Work instructions -> Render every line of the records below as a JSON list of strings, one string per line, skipping blank lines.

Material for this exercise ->

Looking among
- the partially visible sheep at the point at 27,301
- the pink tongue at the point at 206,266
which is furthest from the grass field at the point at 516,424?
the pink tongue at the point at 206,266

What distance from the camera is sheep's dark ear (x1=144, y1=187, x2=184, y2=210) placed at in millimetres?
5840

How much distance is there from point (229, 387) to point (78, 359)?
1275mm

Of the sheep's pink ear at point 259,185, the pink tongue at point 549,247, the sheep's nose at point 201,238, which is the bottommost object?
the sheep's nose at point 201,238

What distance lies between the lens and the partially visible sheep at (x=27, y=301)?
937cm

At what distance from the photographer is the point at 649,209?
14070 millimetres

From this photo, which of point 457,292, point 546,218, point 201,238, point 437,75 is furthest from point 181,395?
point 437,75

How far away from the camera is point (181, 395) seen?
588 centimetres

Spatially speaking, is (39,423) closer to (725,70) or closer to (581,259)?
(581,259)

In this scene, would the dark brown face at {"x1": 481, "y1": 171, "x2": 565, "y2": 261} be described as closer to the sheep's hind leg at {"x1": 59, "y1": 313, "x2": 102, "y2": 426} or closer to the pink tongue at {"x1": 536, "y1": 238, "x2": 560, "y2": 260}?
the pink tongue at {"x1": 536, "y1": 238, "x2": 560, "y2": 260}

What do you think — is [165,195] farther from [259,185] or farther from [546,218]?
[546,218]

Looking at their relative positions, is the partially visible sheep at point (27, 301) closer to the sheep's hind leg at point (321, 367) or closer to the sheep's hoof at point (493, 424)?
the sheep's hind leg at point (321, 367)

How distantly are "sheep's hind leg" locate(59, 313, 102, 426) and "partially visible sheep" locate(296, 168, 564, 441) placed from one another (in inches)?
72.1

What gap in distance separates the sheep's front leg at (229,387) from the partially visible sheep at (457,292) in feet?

The solution ->
[
  "Looking among",
  "- the partially visible sheep at the point at 27,301",
  "- the pink tongue at the point at 206,266",
  "which is furthest from the grass field at the point at 516,424?",
  "the pink tongue at the point at 206,266",
  "What distance from the camera is sheep's dark ear (x1=144, y1=187, x2=184, y2=210) placed at in millimetres?",
  "5840",
  "How much distance is there from point (229, 387) to point (78, 359)?",
  "1275mm",
  "Of the sheep's pink ear at point 259,185, the pink tongue at point 549,247, the sheep's nose at point 201,238, which is the bottommost object?",
  "the sheep's nose at point 201,238",
  "What distance lies between the lens and the partially visible sheep at (x=27, y=301)?",
  "937cm",
  "At what distance from the photographer is the point at 649,209?",
  "14070 millimetres",
  "From this photo, which of point 457,292, point 546,218, point 201,238, point 437,75 is furthest from point 181,395?",
  "point 437,75",
  "How far away from the camera is point (181, 395) seen?",
  "588 centimetres",
  "Spatially speaking, is (39,423) closer to (725,70) or closer to (581,259)?",
  "(581,259)",
  "In this scene, would the dark brown face at {\"x1\": 481, \"y1\": 171, \"x2\": 565, \"y2\": 261} be described as closer to the sheep's hind leg at {\"x1\": 59, \"y1\": 313, \"x2\": 102, \"y2\": 426} or closer to the pink tongue at {\"x1\": 536, \"y1\": 238, \"x2\": 560, \"y2\": 260}?",
  "the pink tongue at {\"x1\": 536, \"y1\": 238, \"x2\": 560, \"y2\": 260}",
  "What do you think — is [165,195] farther from [259,185] or farther from [546,218]?",
  "[546,218]",
  "Looking at their relative positions, is the partially visible sheep at point (27, 301) closer to the sheep's hind leg at point (321, 367) or closer to the sheep's hoof at point (493, 424)?",
  "the sheep's hind leg at point (321, 367)",
  "How distantly are \"sheep's hind leg\" locate(59, 313, 102, 426) and \"partially visible sheep\" locate(296, 168, 564, 441) placed from one another (in inches)?",
  "72.1",
  "What gap in distance separates the sheep's front leg at (229,387) from the partially visible sheep at (457,292) in feet?"
]